Huge operation will shift 400,000 away from city
Refugees off to camps in countryside
Operations were under way today to evacuate 400,000 refugees from Haiti's earthquake-shattered capital into tented villages in the suburbs and surrounding countryside.
Public buses were dispatched to collect survivors from around the city and shift them out of the disaster zone to organised encampments, where food distribution, sanitation services and hospital facilities can be better co-ordinated.
It was the first decisive step towards managing Haiti's refugee crisis in which at least half a million displaced residents have been left sleeping in makeshift street shelters erected among the debris.
The US, anxious to prevent a water-borne exodus of refugees from Haiti to Florida, has begun preparing a 1,000-bed tented camp at the Guantanamo Bay naval base on the southeastern tip of Cuba.
It will be used to hold Haitians who may attempt to flee their homeland by sea, and has enough tents in store to accommodate a further 10,000, according to Rear-Admiral Thomas Copeman, of the US Navy.
However as the homeless of Port-au-Prince were being rounded up, it remained unclear what awaited them, with officials saying that so far they had identified sites that would hold 10,000 people at a time but little evidence that proper facilities had yet been established there.
"The government has made available to people free transportation. A large operation is taking place.
"We're in the process of relocating homeless people," Paul Antoine Bien-Aime, Haiti's interior minister, said.
An initial 100,000 people would be sent to tented settlements near the Port-au-Prince suburb of Croix-des-Bouquets, with more to be set up elsewhere for another 300,000.
A fleet of 34 buses roamed Port-au-Prince picking up residents.
Unwelcome
Using cardboard, plastic sheeting and materials plucked from the ruins, survivors have improvised nearly 450 temporary settlements in the city, according to the International Organisation for Migration, relying on 330 food distribution points and 80 water trucks for daily rations.

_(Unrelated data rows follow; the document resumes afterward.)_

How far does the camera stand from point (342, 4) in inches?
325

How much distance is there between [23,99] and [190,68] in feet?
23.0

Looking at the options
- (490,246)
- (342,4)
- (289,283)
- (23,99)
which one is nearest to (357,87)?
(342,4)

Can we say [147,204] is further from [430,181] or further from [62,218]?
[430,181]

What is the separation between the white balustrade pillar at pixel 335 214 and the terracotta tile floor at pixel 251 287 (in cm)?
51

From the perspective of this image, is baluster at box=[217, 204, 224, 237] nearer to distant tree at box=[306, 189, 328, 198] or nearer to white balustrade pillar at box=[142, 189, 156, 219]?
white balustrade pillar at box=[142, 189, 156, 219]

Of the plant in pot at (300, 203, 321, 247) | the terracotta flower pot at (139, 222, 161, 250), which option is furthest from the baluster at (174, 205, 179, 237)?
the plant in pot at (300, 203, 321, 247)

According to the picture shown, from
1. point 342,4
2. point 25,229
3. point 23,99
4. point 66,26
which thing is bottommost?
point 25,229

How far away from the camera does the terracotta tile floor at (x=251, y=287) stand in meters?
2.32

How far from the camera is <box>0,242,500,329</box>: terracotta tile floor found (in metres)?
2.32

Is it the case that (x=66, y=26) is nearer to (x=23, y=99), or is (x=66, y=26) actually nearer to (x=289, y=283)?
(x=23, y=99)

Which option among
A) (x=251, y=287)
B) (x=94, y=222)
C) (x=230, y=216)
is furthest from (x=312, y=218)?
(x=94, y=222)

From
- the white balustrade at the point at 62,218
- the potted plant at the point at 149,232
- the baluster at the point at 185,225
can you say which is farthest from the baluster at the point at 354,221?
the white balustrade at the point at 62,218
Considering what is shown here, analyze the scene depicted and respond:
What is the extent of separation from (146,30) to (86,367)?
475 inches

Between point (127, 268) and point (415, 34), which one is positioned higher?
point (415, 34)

The facility being prepared for unwelcome migrants at Guantanamo stands on the opposite side of the military base to the US-run terrorist detention centre that, under a deadline set by US President Barack Obama, was to have been closed down by today.
Human-smugglers charging $5,000 (€3,500) a trip have operated for years between Haiti's north coast and Florida, 700 miles away, dropping illegal migrants on beaches or tipping them into the water and fleeing when the US Coast Guard gives chase.
Coast guard officials said there were no indications that a mass migration was under way.
However they were ready to enforce the 2004 national Migration Plan that instructs such agencies to "deter, dissuade or disrupt" any surge of illegals towards US shores.
The Jesuit Refugee Service -- a Catholic organisation providing on-the-ground emergency relief to about 16,000 Haitians -- said that calls from some quarters to open up Guantanamo to refugees on a wider basis, to provide emergency shelter, would not be a favourable option.
"Such a drastic action should be undertaken as a last resort," said Christian Fuchs, communications director for the Washington-based group.